**What the task asks**
Turn all of the lines below into a JSON list of strings, with one string per line and blank lines left out.

[Dataset records]
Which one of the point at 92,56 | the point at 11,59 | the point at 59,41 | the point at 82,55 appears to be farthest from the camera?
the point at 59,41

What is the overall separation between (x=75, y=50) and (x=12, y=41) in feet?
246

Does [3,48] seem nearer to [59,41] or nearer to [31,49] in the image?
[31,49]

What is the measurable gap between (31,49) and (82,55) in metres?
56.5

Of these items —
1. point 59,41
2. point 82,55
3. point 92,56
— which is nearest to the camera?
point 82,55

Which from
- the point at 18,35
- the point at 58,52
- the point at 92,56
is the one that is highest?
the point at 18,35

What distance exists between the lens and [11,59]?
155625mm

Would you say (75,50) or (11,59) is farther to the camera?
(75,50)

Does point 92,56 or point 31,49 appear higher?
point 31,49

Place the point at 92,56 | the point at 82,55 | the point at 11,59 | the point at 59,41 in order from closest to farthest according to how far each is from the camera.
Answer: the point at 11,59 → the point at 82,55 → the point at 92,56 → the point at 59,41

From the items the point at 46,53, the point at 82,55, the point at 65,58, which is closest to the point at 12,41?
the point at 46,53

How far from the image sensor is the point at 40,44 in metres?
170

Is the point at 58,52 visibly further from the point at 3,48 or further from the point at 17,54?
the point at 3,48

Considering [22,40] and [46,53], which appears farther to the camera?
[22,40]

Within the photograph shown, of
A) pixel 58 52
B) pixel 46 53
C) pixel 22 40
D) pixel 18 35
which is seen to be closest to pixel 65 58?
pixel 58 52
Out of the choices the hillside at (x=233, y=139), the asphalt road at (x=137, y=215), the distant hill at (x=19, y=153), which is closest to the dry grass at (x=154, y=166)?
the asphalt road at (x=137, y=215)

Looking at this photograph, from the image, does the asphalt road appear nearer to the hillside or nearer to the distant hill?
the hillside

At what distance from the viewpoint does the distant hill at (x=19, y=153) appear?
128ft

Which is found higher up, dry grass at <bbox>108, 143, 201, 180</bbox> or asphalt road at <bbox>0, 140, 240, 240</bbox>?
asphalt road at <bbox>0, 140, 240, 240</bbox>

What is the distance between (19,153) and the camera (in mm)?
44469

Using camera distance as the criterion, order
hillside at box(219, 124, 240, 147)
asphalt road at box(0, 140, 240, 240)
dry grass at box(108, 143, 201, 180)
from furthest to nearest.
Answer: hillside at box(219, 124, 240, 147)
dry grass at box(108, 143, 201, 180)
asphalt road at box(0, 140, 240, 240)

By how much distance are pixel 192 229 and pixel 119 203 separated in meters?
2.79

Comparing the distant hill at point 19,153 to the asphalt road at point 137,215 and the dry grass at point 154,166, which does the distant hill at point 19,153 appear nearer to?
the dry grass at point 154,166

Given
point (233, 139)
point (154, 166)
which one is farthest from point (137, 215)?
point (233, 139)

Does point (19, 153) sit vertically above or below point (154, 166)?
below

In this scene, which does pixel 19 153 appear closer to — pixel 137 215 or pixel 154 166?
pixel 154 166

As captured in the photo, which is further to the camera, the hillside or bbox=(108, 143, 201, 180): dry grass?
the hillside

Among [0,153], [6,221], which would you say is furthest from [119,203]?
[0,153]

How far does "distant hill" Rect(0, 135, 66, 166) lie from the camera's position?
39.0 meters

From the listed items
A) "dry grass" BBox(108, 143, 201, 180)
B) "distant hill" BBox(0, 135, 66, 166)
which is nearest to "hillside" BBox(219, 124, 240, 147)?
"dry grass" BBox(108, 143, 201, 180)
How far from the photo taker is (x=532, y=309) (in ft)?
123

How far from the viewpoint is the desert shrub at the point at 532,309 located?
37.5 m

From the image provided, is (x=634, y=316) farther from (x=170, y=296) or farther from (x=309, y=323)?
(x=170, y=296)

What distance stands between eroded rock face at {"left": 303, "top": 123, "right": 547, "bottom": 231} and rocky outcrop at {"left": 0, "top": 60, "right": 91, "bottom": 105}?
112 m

**Solution**
[
  "Which one of the point at 92,56 | the point at 11,59 | the point at 59,41 | the point at 82,55 appears to be farthest from the camera?",
  "the point at 59,41",
  "What is the overall separation between (x=75, y=50) and (x=12, y=41) in feet?",
  "246",
  "Does [3,48] seem nearer to [59,41] or nearer to [31,49] in the image?",
  "[31,49]",
  "What is the measurable gap between (31,49) and (82,55) in metres?",
  "56.5",
  "Of these items —",
  "1. point 59,41",
  "2. point 82,55",
  "3. point 92,56",
  "— which is nearest to the camera?",
  "point 82,55",
  "Which from",
  "- the point at 18,35",
  "- the point at 58,52",
  "- the point at 92,56",
  "is the one that is highest?",
  "the point at 18,35",
  "What distance exists between the lens and [11,59]?",
  "155625mm",
  "Would you say (75,50) or (11,59) is farther to the camera?",
  "(75,50)",
  "Does point 92,56 or point 31,49 appear higher?",
  "point 31,49",
  "Place the point at 92,56 | the point at 82,55 | the point at 11,59 | the point at 59,41 in order from closest to farthest according to how far each is from the camera.",
  "Answer: the point at 11,59 → the point at 82,55 → the point at 92,56 → the point at 59,41",
  "From the items the point at 46,53, the point at 82,55, the point at 65,58, which is closest to the point at 12,41?",
  "the point at 46,53",
  "How far from the image sensor is the point at 40,44 in metres?",
  "170",
  "Is the point at 58,52 visibly further from the point at 3,48 or further from the point at 17,54?",
  "the point at 3,48",
  "Considering [22,40] and [46,53], which appears farther to the camera?",
  "[22,40]",
  "Within the photograph shown, of",
  "A) pixel 58 52",
  "B) pixel 46 53",
  "C) pixel 22 40",
  "D) pixel 18 35",
  "which is seen to be closest to pixel 65 58?",
  "pixel 58 52",
  "Out of the choices the hillside at (x=233, y=139), the asphalt road at (x=137, y=215), the distant hill at (x=19, y=153), which is closest to the dry grass at (x=154, y=166)?",
  "the asphalt road at (x=137, y=215)",
  "Looking at this photograph, from the image, does the asphalt road appear nearer to the hillside or nearer to the distant hill?",
  "the hillside",
  "At what distance from the viewpoint does the distant hill at (x=19, y=153) appear?",
  "128ft",
  "Which is found higher up, dry grass at <bbox>108, 143, 201, 180</bbox> or asphalt road at <bbox>0, 140, 240, 240</bbox>?",
  "asphalt road at <bbox>0, 140, 240, 240</bbox>",
  "What is the distance between (19,153) and the camera (in mm)?",
  "44469",
  "Using camera distance as the criterion, order",
  "hillside at box(219, 124, 240, 147)",
  "asphalt road at box(0, 140, 240, 240)",
  "dry grass at box(108, 143, 201, 180)",
  "from furthest to nearest.",
  "Answer: hillside at box(219, 124, 240, 147)",
  "dry grass at box(108, 143, 201, 180)",
  "asphalt road at box(0, 140, 240, 240)",
  "By how much distance are pixel 192 229 and pixel 119 203 separated in meters?",
  "2.79",
  "Comparing the distant hill at point 19,153 to the asphalt road at point 137,215 and the dry grass at point 154,166, which does the distant hill at point 19,153 appear nearer to?",
  "the dry grass at point 154,166",
  "Given",
  "point (233, 139)",
  "point (154, 166)",
  "which one is farthest from point (137, 215)?",
  "point (233, 139)",
  "Does point (19, 153) sit vertically above or below point (154, 166)?",
  "below",
  "In this scene, which does pixel 19 153 appear closer to — pixel 137 215 or pixel 154 166?",
  "pixel 154 166",
  "As captured in the photo, which is further to the camera, the hillside or bbox=(108, 143, 201, 180): dry grass?",
  "the hillside",
  "Among [0,153], [6,221], which would you say is furthest from [119,203]?",
  "[0,153]",
  "How far does \"distant hill\" Rect(0, 135, 66, 166) lie from the camera's position?",
  "39.0 meters",
  "From the listed items",
  "A) \"dry grass\" BBox(108, 143, 201, 180)",
  "B) \"distant hill\" BBox(0, 135, 66, 166)",
  "which is nearest to \"hillside\" BBox(219, 124, 240, 147)?",
  "\"dry grass\" BBox(108, 143, 201, 180)",
  "How far from the photo taker is (x=532, y=309) (in ft)?",
  "123",
  "How far from the viewpoint is the desert shrub at the point at 532,309 located?",
  "37.5 m",
  "From the image provided, is (x=634, y=316) farther from (x=170, y=296) or farther from (x=309, y=323)?",
  "(x=170, y=296)",
  "What distance stands between eroded rock face at {\"left\": 303, \"top\": 123, \"right\": 547, \"bottom\": 231} and rocky outcrop at {\"left\": 0, \"top\": 60, \"right\": 91, \"bottom\": 105}?",
  "112 m"
]